Battelle Center for Mathematical Medicine, The Research Institute at Nationwide Children's Hospital Columbus, OH, USA.
Front Genet. 2013 Apr 19;4:59. doi: 10.3389/fgene.2013.00059. eCollection 2013.
The increased feasibility of whole-genome (or whole-exome) sequencing has led to renewed interest in using family data to find disease mutations. For clinical phenotypes that lend themselves to study in large families, this approach can be particularly effective, because it may be possible to obtain strong evidence of a causal mutation segregating in a single pedigree even under conditions of extreme locus and/or allelic heterogeneity at the population level. In this paper, we extend our capacity to carry out positional mapping in large pedigrees, using a combination of linkage analysis and within-pedigree linkage trait-variant disequilibrium analysis to fine map down to the level of individual sequence variants. To do this, we develop a novel hybrid approach to the linkage portion, combining the non-stochastic approach to integration over the trait model implemented in the software package Kelvin, with Markov chain Monte Carlo-based approximation of the marker likelihood using blocked Gibbs sampling as implemented in the McSample program in the JPSGCS package. We illustrate both the positional mapping template, as well as the efficacy of the hybrid algorithm, in application to a single large pedigree with phenotypes simulated under a two-locus trait model.

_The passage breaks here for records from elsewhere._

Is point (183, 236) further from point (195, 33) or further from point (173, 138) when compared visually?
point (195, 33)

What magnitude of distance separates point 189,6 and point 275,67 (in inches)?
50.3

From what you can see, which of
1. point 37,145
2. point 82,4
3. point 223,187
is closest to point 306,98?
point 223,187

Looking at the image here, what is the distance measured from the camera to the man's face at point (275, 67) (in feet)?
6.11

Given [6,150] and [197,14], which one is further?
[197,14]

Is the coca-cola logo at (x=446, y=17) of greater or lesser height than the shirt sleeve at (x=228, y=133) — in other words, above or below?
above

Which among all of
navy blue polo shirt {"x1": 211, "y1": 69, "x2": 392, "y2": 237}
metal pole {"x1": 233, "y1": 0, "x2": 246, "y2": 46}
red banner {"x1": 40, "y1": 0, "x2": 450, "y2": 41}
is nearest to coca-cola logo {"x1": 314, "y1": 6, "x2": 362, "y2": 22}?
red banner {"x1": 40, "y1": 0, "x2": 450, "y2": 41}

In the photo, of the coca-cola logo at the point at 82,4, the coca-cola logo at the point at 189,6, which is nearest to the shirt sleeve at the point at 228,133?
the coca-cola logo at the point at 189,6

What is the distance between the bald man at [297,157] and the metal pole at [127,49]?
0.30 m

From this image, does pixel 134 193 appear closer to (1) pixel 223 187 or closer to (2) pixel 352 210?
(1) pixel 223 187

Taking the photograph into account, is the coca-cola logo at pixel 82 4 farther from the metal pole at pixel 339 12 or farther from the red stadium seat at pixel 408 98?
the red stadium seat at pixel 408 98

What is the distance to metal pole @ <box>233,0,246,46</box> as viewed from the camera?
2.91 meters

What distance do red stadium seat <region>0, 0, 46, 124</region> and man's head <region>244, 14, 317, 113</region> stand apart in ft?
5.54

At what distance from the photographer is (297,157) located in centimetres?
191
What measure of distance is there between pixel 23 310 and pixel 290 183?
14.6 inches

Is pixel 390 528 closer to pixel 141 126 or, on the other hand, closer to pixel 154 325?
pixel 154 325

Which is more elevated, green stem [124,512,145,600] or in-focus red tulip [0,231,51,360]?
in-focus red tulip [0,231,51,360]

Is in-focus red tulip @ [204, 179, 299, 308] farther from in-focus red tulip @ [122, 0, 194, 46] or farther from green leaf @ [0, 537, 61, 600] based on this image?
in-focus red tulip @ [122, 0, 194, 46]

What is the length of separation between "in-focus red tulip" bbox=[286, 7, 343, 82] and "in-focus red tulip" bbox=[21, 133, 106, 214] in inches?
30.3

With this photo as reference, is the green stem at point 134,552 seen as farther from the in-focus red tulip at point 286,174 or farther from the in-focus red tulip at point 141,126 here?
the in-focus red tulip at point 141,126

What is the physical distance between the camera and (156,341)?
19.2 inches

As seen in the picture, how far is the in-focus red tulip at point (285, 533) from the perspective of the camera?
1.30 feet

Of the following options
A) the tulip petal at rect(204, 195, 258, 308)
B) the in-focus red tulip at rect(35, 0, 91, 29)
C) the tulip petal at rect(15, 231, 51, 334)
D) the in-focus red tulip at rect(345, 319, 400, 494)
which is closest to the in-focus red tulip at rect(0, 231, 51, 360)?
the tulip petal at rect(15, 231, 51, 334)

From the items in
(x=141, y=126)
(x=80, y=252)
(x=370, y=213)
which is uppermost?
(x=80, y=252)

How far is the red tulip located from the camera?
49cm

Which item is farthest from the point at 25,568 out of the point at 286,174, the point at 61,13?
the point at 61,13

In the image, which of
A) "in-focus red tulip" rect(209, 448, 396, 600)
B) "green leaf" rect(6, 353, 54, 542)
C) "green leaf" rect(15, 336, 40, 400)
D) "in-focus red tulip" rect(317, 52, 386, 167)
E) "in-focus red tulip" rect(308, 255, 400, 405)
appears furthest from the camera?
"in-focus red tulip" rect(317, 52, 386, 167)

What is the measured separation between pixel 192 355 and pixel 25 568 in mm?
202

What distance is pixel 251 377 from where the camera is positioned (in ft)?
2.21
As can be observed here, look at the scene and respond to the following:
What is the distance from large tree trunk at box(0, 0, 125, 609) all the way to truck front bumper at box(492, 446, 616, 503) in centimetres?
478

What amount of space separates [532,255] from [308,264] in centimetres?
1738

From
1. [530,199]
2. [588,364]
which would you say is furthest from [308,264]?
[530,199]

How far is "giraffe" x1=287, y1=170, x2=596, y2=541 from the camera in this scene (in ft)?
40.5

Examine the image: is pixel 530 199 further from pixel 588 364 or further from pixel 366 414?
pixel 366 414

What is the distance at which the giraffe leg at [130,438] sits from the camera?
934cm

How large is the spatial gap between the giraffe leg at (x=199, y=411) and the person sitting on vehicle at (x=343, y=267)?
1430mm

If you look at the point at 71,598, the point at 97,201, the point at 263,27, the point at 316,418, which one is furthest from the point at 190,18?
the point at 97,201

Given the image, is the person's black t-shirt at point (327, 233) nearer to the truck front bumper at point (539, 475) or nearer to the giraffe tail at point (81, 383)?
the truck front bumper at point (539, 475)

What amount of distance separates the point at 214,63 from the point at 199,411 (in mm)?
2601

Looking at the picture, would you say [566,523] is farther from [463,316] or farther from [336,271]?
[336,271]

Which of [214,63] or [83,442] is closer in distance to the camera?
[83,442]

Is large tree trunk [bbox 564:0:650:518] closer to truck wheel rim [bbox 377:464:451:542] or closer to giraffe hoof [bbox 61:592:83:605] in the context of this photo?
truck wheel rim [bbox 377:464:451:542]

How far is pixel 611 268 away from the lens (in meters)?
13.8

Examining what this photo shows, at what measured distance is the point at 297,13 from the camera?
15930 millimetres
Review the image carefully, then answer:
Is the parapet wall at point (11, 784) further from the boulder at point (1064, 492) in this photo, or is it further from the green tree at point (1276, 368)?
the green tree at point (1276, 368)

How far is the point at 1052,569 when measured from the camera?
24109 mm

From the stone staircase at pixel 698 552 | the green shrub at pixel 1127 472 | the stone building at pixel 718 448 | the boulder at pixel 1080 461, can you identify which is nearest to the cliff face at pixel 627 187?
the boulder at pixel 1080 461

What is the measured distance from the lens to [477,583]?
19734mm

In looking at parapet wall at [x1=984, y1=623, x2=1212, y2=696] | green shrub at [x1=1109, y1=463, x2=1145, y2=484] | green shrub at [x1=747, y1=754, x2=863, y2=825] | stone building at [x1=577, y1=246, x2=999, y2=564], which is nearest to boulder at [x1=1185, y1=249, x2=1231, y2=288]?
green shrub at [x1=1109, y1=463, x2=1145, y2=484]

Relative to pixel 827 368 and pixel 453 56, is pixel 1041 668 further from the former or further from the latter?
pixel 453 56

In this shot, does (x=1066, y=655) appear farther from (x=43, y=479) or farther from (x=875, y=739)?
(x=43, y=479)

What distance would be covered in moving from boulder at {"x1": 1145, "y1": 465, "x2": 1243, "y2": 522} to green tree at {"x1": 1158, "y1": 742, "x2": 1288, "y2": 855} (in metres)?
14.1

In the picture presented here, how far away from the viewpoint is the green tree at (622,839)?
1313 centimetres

全基因组(或外显子组)测序的可行性增加,使得人们重新关注利用家族数据来寻找疾病突变。对于适合在大家庭中进行研究的临床表型,这种方法尤其有效,因为即使在群体水平上存在极端的基因座和/或等位基因异质性的情况下,也有可能在单个家系中获得因果突变分离的有力证据。在本文中,我们扩展了在大型家系中进行定位映射的能力,使用连锁分析和家系内连锁性状-变异不平衡分析的组合,将精细映射细化到个体序列变异的水平。为此,我们开发了一种新的混合方法来进行连锁部分,将软件包 Kelvin 中实现的基于非随机方法的性状模型整合与基于马尔可夫链蒙特卡罗的标记似然近似相结合,使用 JPSGCS 包中的 McSample 程序中的块 Gibbs 采样进行实现。我们将位置映射模板以及混合算法的功效都应用于一个具有两种基因座性状模型模拟表型的大型家系中进行说明。